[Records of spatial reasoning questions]
☆ ☆ ☆ ☆ ☆ ☆ ☆
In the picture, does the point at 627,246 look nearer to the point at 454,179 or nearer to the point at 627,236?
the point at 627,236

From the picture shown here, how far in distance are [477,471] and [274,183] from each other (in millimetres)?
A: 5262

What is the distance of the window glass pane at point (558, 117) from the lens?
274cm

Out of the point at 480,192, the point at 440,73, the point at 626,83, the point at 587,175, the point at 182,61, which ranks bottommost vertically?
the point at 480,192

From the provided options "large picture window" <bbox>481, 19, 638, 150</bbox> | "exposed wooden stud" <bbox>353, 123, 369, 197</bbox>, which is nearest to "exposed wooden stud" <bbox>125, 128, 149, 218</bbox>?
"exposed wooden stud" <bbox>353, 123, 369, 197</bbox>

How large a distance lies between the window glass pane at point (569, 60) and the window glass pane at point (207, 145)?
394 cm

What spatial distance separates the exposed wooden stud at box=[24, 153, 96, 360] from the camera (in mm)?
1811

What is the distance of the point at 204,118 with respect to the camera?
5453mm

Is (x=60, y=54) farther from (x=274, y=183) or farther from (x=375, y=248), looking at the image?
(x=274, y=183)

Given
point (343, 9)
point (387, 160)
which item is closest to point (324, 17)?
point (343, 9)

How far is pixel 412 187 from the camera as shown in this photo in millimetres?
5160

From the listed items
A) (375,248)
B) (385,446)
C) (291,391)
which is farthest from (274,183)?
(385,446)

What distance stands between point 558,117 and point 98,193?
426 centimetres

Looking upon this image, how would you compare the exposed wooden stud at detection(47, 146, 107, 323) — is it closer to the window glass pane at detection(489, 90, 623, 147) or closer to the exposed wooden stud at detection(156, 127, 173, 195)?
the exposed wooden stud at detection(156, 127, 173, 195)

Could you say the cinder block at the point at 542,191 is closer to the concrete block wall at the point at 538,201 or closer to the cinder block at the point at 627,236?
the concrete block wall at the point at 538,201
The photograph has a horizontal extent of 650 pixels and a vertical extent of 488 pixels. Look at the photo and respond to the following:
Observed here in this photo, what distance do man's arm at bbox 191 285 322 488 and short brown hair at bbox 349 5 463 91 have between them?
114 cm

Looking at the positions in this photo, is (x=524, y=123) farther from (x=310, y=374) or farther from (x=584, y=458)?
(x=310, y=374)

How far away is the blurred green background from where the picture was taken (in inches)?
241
☆ ☆ ☆ ☆ ☆ ☆ ☆
TASK DIRECTIONS:
Rewrite everything from the line containing "What is the distance of the point" down to the end of the entries, substituting "lens" for each occurrence of "camera" and leaving all other text unchanged.

SOLUTION TO THE PROBLEM:
What is the distance of the point at 204,118 with respect to the lens?
5453mm

Is (x=60, y=54) farther from (x=274, y=183) or farther from (x=375, y=248), looking at the image?
(x=274, y=183)

Given
point (343, 9)
point (387, 160)
which item is closest to point (324, 17)?
point (343, 9)

How far is pixel 412 187 from the lens as shown in this photo in millimetres?
5160

From the listed items
A) (375,248)
B) (385,446)
C) (291,391)
which is farthest from (274,183)?
(385,446)

What distance stands between point 558,117 and point 98,193?
426 centimetres

Looking upon this image, how would you compare the exposed wooden stud at detection(47, 146, 107, 323) — is it closer to the window glass pane at detection(489, 90, 623, 147) or closer to the exposed wooden stud at detection(156, 127, 173, 195)?
the exposed wooden stud at detection(156, 127, 173, 195)

Could you say the cinder block at the point at 542,191 is closer to the concrete block wall at the point at 538,201 or closer to the cinder block at the point at 627,236?
the concrete block wall at the point at 538,201
The photograph has a horizontal extent of 650 pixels and a vertical extent of 488 pixels. Look at the photo and respond to the following:
Observed here in this photo, what distance do man's arm at bbox 191 285 322 488 and short brown hair at bbox 349 5 463 91 have between them?
114 cm

Looking at the positions in this photo, is (x=524, y=123) farther from (x=310, y=374) or farther from (x=584, y=458)?
(x=310, y=374)

How far away is the blurred green background from where the picture was taken (in inches)?
241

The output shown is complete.